We regret that this event has been canceled.
Please join the Ukrainian Studies Program at the Harriman Institute for a lecture by Mykola Riabchuk (Academy of Sciences of Ukraine; University of Warsaw; Ukrainian Catholic University in Lviv).
Volodymyr Zelensky’s landslide victory in Ukraine’s 2019 presidential election evoked the most opposite kinds of comments, ranging from highly enthusiastic to thoroughly apocalyptic. One line of argumentation maintains that the victory manifests, among other good things, the advance of a new type of Ukrainian identity and a gradual overcoming of traditional regional cleavages. The opposite view tends to consider it as a total defeat of the state-nation building project that was ushered in by the Revolution of Dignity and the defense against Russian aggression over the past five years. However tempting and often suitable it might be to conceptualize the Ukrainian elections as a competition of two different projects of state-nation building and, ultimately, of two different types of Ukrainian identity, this presentation will argue that there are many more factors that determine the preferences of Ukrainian voters, and that some of them—like the need for a large-scale catching-up in the modernization of Ukrainian society—are playing an increasingly decisive role.

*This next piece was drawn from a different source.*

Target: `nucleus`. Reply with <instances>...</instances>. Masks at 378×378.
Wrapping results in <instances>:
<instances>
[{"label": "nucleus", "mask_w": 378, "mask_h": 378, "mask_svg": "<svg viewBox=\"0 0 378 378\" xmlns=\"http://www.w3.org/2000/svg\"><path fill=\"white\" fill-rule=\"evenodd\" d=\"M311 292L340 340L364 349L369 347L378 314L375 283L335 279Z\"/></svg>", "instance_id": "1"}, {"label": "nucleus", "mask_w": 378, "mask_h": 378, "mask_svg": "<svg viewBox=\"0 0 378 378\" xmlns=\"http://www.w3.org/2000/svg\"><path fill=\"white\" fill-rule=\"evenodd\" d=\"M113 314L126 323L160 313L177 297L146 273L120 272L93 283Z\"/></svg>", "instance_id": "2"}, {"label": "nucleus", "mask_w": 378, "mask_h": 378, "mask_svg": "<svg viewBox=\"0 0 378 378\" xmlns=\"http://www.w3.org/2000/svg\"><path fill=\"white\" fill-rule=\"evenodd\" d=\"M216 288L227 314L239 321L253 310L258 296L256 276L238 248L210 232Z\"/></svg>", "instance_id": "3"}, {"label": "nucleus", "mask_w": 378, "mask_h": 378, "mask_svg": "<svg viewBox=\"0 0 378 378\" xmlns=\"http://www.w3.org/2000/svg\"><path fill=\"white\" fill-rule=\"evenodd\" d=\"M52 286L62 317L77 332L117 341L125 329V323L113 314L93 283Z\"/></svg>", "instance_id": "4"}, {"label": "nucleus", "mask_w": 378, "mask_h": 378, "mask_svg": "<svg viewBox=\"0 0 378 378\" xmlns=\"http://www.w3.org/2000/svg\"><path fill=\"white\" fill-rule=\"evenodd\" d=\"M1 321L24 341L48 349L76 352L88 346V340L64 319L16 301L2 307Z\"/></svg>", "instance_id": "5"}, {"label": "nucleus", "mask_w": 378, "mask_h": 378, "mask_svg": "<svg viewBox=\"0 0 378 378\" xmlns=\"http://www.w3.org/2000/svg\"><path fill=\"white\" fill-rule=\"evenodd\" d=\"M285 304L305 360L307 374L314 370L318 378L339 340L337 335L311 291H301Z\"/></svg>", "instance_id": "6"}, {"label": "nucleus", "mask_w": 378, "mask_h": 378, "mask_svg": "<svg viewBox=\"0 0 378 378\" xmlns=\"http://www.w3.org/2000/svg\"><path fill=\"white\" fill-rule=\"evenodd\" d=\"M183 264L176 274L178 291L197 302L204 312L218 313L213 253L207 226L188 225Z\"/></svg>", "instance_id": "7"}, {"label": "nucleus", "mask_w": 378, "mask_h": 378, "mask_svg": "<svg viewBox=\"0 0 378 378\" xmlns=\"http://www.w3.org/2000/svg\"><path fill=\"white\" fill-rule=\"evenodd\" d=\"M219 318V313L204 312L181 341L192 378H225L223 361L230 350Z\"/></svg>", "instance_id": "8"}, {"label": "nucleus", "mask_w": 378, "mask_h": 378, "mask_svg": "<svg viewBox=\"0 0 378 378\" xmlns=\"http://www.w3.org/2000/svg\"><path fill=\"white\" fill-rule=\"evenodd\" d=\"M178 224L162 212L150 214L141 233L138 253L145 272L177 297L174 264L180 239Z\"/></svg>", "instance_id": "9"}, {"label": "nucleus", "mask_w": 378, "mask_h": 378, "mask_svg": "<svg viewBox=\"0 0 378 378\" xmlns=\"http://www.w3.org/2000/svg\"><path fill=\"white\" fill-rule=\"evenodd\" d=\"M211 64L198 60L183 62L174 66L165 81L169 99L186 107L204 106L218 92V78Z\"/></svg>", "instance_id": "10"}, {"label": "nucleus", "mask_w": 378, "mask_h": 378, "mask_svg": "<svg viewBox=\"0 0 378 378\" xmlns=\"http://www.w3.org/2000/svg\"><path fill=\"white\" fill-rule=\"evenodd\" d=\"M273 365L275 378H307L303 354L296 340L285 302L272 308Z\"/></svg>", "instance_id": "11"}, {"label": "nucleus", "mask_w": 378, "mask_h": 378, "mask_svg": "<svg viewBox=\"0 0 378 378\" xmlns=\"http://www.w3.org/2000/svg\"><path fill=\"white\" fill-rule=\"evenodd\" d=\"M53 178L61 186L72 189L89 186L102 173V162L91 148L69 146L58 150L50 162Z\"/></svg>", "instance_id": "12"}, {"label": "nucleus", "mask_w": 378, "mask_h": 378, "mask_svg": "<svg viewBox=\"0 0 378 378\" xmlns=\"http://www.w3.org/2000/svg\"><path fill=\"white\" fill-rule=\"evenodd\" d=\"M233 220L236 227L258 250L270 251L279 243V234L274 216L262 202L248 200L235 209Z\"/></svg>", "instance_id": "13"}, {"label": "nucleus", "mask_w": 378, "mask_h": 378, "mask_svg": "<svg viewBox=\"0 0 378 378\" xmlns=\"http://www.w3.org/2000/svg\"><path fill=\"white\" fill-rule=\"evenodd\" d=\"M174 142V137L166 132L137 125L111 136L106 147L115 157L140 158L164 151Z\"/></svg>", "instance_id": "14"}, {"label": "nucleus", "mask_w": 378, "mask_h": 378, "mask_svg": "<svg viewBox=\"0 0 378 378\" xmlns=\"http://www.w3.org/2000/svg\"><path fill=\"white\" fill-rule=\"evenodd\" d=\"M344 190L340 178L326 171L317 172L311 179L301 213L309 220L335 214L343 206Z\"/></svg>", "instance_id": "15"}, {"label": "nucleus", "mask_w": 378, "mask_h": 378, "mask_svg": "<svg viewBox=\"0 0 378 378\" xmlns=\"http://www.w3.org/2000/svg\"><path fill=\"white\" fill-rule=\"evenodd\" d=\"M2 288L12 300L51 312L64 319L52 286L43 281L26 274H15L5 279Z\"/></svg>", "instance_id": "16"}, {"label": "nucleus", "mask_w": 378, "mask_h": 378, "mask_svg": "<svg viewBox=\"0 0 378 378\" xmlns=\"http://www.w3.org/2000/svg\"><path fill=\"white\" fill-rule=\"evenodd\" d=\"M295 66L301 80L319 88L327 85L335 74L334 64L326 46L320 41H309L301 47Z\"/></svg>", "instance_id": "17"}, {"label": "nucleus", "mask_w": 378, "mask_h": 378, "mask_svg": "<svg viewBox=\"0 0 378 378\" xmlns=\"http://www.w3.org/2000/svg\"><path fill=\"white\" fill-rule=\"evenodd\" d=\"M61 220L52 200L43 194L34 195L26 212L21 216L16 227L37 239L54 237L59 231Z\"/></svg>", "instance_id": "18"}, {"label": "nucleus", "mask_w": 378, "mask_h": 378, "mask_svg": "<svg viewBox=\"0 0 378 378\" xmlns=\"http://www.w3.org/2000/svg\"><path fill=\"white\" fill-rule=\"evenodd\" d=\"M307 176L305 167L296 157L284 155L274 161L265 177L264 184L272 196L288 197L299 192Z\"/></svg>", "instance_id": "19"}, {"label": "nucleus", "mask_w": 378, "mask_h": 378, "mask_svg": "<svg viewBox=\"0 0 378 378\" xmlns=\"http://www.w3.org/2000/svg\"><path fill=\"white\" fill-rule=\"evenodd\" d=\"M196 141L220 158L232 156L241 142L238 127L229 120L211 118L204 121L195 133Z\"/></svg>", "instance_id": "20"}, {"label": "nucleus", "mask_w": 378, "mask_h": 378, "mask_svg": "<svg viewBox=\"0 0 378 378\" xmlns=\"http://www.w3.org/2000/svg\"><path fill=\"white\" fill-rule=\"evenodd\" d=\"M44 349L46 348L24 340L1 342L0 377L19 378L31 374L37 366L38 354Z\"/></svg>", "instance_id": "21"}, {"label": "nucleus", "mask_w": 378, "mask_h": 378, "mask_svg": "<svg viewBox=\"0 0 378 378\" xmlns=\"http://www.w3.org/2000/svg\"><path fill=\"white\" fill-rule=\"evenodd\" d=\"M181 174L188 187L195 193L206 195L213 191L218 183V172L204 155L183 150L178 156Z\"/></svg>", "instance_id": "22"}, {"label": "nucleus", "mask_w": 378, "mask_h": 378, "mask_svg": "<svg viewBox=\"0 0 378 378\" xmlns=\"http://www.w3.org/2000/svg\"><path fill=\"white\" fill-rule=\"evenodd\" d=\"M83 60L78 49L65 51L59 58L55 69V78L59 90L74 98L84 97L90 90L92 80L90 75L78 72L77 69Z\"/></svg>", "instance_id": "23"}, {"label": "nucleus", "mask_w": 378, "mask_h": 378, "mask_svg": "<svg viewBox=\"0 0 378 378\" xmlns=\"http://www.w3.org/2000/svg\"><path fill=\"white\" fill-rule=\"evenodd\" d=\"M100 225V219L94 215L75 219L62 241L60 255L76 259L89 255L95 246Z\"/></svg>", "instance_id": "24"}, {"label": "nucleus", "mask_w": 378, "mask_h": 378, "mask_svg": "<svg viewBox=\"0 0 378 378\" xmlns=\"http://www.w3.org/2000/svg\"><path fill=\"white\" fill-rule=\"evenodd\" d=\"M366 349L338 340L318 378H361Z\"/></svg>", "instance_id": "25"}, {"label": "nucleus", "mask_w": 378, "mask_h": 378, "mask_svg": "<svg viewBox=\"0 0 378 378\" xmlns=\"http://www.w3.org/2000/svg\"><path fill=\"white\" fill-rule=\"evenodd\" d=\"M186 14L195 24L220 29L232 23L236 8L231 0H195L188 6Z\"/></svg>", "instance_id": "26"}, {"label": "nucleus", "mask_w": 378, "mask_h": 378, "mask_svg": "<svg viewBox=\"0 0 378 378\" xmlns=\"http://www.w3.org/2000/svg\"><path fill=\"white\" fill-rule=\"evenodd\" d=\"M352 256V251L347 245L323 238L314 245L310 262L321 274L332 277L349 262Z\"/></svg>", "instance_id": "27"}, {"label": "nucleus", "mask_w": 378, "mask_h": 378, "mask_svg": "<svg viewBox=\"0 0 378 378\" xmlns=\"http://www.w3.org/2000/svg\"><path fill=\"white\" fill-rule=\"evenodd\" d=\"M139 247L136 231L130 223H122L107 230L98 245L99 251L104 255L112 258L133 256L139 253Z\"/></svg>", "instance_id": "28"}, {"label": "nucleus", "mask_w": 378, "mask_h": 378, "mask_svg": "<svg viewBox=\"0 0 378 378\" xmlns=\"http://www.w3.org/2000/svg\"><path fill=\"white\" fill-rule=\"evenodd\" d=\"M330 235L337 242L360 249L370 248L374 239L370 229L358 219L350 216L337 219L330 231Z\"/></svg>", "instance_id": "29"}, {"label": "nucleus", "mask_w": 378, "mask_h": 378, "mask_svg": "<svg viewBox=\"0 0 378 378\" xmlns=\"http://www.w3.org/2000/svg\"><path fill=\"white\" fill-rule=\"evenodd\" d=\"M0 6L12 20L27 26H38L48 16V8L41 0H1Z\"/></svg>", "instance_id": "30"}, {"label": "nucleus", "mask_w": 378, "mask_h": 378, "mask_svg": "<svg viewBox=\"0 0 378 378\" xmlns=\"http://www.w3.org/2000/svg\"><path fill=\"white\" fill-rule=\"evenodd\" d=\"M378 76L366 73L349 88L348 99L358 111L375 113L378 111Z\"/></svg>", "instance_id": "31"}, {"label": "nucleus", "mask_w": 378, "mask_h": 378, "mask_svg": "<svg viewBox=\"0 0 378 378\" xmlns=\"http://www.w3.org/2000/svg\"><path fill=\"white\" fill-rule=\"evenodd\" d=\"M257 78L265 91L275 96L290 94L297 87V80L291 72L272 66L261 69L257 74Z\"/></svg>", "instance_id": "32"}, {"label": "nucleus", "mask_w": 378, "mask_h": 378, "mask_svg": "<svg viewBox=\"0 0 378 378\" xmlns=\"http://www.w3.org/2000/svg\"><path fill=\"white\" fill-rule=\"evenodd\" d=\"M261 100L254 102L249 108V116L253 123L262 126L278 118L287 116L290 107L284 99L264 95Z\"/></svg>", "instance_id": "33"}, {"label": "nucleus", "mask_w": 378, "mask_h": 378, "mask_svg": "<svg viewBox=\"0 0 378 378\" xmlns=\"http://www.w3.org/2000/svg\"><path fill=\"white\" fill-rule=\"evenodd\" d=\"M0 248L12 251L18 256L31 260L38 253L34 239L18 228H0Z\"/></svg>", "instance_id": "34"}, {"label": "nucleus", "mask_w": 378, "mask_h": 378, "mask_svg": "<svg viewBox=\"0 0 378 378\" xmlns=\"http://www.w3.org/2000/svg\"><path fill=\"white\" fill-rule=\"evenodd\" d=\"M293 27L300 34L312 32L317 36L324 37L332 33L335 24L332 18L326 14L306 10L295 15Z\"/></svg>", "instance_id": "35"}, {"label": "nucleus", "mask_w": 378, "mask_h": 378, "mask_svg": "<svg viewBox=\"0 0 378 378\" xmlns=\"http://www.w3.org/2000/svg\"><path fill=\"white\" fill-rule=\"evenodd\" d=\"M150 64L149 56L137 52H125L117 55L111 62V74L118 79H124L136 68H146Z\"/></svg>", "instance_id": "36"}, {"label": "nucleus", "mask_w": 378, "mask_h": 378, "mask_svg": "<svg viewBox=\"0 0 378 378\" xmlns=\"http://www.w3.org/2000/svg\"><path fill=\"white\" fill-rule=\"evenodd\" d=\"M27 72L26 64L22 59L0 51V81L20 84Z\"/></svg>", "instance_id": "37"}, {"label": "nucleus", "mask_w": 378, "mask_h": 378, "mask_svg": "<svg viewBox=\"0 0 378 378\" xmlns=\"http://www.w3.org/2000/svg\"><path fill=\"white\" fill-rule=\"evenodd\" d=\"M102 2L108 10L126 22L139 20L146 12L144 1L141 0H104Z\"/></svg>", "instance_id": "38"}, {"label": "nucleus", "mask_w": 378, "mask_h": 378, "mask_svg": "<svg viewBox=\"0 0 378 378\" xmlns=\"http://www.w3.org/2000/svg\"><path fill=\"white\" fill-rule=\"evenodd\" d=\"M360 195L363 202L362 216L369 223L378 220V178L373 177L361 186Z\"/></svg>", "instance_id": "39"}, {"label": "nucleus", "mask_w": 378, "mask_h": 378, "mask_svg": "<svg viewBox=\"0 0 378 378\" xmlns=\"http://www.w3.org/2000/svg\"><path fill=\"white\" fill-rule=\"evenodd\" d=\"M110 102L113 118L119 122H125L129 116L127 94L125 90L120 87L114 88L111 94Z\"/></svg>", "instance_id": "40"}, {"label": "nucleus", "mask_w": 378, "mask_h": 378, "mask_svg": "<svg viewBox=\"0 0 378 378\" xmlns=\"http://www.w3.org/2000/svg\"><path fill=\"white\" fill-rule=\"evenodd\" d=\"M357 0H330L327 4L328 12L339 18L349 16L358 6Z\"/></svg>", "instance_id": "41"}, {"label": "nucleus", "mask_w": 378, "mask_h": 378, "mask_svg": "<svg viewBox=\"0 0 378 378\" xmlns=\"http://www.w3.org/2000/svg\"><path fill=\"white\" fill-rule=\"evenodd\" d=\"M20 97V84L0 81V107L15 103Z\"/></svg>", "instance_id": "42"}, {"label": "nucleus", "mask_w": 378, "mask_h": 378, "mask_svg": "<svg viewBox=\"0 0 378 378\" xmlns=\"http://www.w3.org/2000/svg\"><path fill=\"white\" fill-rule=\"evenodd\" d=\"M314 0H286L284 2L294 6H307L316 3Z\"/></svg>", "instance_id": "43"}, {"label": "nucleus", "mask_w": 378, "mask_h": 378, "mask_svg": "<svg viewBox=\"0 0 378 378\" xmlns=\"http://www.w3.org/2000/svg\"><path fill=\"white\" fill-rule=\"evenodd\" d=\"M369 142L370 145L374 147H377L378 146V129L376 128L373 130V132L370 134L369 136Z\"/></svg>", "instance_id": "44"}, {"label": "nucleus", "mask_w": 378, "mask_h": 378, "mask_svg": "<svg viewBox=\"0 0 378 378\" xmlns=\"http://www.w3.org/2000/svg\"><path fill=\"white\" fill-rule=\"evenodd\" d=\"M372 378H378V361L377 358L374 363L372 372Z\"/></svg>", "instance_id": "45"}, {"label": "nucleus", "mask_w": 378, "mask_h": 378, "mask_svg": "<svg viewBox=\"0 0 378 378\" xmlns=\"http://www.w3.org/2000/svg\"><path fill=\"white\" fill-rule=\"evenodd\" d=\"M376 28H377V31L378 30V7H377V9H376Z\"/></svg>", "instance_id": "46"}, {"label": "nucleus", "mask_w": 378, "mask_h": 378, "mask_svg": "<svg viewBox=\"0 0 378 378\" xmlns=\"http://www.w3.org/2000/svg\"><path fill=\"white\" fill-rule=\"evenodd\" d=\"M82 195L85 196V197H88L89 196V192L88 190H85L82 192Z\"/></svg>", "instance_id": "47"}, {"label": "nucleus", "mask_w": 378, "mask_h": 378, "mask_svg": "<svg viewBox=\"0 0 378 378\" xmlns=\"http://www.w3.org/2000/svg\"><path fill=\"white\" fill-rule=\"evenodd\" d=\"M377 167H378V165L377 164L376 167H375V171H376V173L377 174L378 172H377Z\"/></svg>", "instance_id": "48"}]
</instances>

Mykola Riabchuk (1953) is a Senior Research Fellow at the Institute of Political and Nationalities’ Studies, Academy of Sciences of Ukraine, and a lecturer at the University of Warsaw and Ukrainian Catholic University in Lviv. Since 2014, he has been head of the Ukrainian PEN-center and the jury of the “Angelus” international literary award. Dr. Riabchuk has written several books and many articles on civil society, state/nation building, nationalism, national identity, and postcommunist transition in Eastern Europe, particularly in Ukraine. Five of his books were translated into Polish, and one into French (De la petit Russie a l’Ukraine, 2003), German (Die reale und die imaginierte Ukraine, 2005), and Hungarian (A ket Ukraina, 2015). His work was distinguished with a number of national and international awards and fellowships, including Fulbright (1994-96, 2016), Reagan-Fascell (2011), and EURIAS (2013-14).